Scott and I were the first to arrive and as we scrambled over the brow of the quarry, there he was. A middle aged male who through either a bizarre accident or bizarre suicide, had driven his moped over the edge of the 300’ cliffs and was now floating on the surface. Nothing we could do until the police divers from Widnes arrived and the rest of the MRT. To cut a long story short, after spending until early afternoon setting up a rope system to get the victim back up and packed off to the mortuary, Scott and I finally headed to Ogwen where we planned to start our walk up to Mur y Niwl. A pretty tiring hour and a half plod in any circumstances, especially carrying a heavy rucksack full of climbing gear. As we approached the lake, we still had to get over the saddle which links Pen Helgi Ddu with Carnedd Llewellyn and from there, scramble down the steep mountainside to reach the amphitheatre beneath Mur y Niwl. By the time we reached the lake we said to ourselves.’sod this...let’s go and do a climb in The Pass’. So we turned around...plodded back to the car and by three we were looking up at another classic VS, Brant.
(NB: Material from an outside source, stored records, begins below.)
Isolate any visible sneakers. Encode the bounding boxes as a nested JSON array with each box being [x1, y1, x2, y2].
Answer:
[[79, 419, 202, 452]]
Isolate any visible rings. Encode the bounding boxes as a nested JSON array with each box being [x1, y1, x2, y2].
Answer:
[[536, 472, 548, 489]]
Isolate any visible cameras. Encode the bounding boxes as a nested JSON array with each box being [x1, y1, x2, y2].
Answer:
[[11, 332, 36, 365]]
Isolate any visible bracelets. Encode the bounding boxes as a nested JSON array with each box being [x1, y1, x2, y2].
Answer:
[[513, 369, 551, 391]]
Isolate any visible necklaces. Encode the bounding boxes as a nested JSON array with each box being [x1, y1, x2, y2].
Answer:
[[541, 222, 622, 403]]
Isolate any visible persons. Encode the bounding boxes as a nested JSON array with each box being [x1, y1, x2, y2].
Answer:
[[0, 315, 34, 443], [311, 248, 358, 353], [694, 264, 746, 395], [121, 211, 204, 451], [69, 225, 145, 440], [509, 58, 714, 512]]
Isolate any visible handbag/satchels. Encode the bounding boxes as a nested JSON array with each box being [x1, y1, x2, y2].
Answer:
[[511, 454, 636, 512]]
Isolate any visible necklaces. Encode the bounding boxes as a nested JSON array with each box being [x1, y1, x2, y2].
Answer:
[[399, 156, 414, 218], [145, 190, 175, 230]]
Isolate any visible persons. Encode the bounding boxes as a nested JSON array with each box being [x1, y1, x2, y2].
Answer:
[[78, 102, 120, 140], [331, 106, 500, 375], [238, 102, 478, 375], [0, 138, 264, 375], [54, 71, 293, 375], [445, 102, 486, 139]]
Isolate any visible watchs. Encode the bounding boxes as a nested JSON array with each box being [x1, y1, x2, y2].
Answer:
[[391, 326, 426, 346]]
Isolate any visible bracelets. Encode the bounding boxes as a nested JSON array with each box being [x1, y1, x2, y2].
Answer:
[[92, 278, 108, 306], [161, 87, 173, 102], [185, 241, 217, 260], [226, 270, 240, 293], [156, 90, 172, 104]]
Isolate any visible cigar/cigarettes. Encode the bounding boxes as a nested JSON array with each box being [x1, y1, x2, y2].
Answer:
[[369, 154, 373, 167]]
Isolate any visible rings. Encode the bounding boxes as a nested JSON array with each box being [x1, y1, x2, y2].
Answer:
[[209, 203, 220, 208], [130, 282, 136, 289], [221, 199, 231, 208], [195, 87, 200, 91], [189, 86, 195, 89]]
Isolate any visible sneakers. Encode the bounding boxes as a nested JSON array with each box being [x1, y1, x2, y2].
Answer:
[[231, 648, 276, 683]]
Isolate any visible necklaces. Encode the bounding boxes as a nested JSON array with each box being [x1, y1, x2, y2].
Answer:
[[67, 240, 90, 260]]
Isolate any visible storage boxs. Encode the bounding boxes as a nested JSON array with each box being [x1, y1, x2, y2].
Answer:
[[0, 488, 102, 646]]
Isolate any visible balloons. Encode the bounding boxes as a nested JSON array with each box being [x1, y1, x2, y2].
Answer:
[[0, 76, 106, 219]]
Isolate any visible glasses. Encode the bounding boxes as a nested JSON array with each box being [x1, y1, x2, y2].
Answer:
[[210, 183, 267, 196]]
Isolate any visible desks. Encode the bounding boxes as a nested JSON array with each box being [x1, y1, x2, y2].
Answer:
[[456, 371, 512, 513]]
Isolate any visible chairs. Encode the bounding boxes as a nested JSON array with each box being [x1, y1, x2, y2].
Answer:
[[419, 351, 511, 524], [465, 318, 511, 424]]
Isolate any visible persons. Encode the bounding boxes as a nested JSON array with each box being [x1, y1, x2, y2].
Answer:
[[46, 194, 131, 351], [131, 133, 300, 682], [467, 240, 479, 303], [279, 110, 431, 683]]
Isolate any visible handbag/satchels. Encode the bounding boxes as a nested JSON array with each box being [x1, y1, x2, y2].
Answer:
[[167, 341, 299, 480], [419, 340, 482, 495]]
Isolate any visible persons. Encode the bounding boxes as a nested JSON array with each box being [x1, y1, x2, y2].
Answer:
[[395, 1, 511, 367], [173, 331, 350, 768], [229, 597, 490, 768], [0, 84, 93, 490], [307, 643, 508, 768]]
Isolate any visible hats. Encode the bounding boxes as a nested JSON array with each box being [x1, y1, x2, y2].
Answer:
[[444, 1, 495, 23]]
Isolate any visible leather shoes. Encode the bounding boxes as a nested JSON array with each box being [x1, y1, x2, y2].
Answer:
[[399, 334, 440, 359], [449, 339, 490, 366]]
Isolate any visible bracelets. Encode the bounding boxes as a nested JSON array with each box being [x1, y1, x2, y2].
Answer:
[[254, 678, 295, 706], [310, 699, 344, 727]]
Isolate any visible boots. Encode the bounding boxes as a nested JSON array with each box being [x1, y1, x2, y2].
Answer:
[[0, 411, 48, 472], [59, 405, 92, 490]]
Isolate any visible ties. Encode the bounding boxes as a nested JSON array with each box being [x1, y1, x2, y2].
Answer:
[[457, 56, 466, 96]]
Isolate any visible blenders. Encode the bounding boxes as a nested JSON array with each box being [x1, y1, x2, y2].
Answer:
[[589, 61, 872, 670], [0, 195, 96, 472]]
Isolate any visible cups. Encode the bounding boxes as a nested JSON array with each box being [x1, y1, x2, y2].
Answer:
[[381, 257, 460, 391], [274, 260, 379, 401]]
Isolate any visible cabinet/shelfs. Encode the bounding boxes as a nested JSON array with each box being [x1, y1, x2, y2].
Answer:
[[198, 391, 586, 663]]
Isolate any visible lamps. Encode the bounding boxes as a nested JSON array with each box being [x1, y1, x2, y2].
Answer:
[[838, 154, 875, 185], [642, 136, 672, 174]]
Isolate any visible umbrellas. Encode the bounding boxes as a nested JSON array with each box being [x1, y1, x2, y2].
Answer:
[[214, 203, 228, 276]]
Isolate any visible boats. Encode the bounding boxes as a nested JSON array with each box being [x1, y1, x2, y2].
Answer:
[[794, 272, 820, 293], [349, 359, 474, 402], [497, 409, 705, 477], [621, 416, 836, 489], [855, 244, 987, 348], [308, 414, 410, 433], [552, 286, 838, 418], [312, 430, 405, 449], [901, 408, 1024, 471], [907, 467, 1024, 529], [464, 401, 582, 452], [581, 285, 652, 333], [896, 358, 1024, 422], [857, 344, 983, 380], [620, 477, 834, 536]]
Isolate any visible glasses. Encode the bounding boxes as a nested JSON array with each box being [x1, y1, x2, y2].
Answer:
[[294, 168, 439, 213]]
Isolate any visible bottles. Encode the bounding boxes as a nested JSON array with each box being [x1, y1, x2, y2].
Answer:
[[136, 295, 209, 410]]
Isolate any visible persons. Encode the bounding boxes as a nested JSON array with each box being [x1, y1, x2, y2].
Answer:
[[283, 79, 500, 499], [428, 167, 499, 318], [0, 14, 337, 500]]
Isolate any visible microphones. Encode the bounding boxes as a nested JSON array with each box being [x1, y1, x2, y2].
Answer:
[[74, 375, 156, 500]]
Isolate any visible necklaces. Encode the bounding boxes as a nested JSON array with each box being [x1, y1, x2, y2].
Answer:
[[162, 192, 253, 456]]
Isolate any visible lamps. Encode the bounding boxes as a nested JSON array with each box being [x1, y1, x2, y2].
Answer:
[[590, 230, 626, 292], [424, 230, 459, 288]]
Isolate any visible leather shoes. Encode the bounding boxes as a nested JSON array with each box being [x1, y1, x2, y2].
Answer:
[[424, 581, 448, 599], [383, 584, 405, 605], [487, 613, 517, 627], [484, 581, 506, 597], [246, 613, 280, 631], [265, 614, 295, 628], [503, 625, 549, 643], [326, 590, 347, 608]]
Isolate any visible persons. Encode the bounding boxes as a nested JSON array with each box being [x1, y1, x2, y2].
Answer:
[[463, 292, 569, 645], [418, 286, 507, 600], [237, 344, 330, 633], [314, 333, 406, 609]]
By now I’d long since drained the last dregs of my water and had been out in the uplands under a blazing sun, walking, climbing and hauling up a body for over 8 hours. By the time I climbed the last pitch of Brant I was climbing on auto pilot. I was quickly losing the plot and wandered way off line and finished on something which felt a lot thinner and harder than VS. I practically tumbled down the descent gully and drove home in a cosmic haze. Stopping off at Spar-where Cotswold Rock Bottom is now located-two bottles of lucozade were guzzled down without touching the sides and immediately brought back up. By the time I got home I was delirious and rambling-nothing new there. Unable to drive, my wife was fortunately able to take the wheel and drive Scott to meet his lift while I lay on the floor,shivering, hallucinating and mumbling.
As I write, it’s been mostly dry, sunny and hot in North Wales for the most of July. The outside thermometer in the sun trap yard outside the house has reached 109f although the mean temperature in the shade is more usually in the high 70’s-low 80’sf. That’s around 25/26 in Celsius. The soldiers who died were being forced to ‘yomp’ over Tal y Fan in uniform, carrying rucksacks weighing up to 65lb and in full sun at 80f. That’s not an exercise, that’s torture! I would imagine that the families have a cast iron case against the MOD and the clowns who sent them to their deaths. It would be some compensation for them to think it couldn’t happen again to other families but you just know it will.
The Blue Pool: Thankfully,not another MRT fatality recovery but it could have been!